### Provided text
***
Small-scale published studies have shown dramatic results for psilocybin as a treatment for the depression and demoralization experienced by people confronting a terminal or life-threatening illness, among other mental health applications. Numerous parties are asking how this psychedelic substance could become recognized, permitted, and widely accessible for treatment uses beyond its current, limited research context. But the legal barriers, primarily at the US Federal Drug Enforcement Administration (DEA), continue to impede these wider applications.
Research teams at New York University (NYU) Langone Health (New York, New York), Johns Hopkins Medical Center (Baltimore, Maryland), and elsewhere continue to advance our scientific understanding of psilocybin, a psychedelic drug derived from so-called “magic” mushrooms, for the treatment of spiritual and existential suffering and trauma. Meanwhile, pharmaceutical companies wait in the wings, in anticipation of its legalization within the next few years.
But what would legalization and widespread availability of psilocybin therapy look like? Sunil Aggarwal, MD, a palliative care physician and cofounder of the Advanced Integrative Medical Science Institute (AIMS) in Seattle, Washington, wants to find out. AIMS provides what it calls “entheogen”-assisted psychotherapy with psychoactive substances that have historically been used for culturally sanctioned mystical or visionary experiences.
***
### Brief 1
In the psilocybin text, which agency is named as the main source of the legal barriers to wider use?
### Brief 2
Continue the psilocybin therapy text, picking up after its last sentence.

### Scene geometry reasoning data
***
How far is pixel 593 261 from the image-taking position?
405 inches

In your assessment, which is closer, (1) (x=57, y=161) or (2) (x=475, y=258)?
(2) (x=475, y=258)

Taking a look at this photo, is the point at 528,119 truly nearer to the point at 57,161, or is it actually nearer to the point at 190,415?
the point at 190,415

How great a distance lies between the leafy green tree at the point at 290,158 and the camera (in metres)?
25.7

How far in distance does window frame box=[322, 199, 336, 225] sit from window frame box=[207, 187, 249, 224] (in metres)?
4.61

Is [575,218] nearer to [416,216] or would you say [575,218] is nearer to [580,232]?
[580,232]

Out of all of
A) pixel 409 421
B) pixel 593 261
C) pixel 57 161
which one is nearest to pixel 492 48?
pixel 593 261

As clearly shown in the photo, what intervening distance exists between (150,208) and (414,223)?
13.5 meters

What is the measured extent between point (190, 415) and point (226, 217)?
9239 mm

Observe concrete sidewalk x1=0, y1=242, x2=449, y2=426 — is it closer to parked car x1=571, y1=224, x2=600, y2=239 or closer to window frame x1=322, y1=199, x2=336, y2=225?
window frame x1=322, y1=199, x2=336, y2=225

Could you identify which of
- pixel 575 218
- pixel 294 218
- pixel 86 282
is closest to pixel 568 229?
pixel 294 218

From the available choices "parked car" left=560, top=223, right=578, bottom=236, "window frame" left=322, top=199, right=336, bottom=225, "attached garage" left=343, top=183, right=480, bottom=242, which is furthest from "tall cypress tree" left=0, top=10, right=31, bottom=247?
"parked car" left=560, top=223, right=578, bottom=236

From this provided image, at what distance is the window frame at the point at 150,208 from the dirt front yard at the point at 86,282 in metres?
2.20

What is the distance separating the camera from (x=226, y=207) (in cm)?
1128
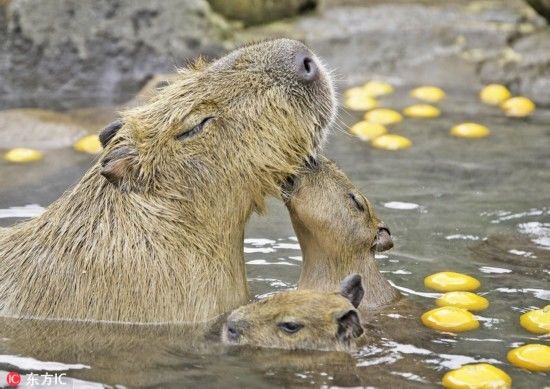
***
### Expected output 1
The US Federal Drug Enforcement Administration (DEA).

### Expected output 2
Dr. Aggarwal already offers ketamine-assisted therapy, using that legally available psychedelic and Federal Drug Administration (FDA)-approved anesthetic, which has shown powerful results against depression, suicidal ideation, and psycho-spiritual distress. Its effects are said to resemble a near death experience. “I’ve been using ketamine-assisted therapy in my practice for almost five years to help people with severe, crushing, existential anxiety,” said Dr. Aggarwal.
Dr. Aggarwal and two of his ketamine therapy patients are party to a lawsuit against the DEA seeking legal authorization to provide psilocybin under state and federal right-to-try laws designed to allow humane access to drugs that are still under clinical investigation.
In 2020, Dr. Aggarwal was named an Emerging Leader in Hospice and Palliative Care by the American Academy of Hospice and Palliative Medicine (AAHPM). AAHPM is the professional society that represents doctors who are medical board-certified in the specialty of hospice and palliative medicine, along with other health professionals who work in palliative care—a field that focuses on relieving pain and suffering and helping patients with serious illness to articulate and achieve their treatment preferences and goals for medical care.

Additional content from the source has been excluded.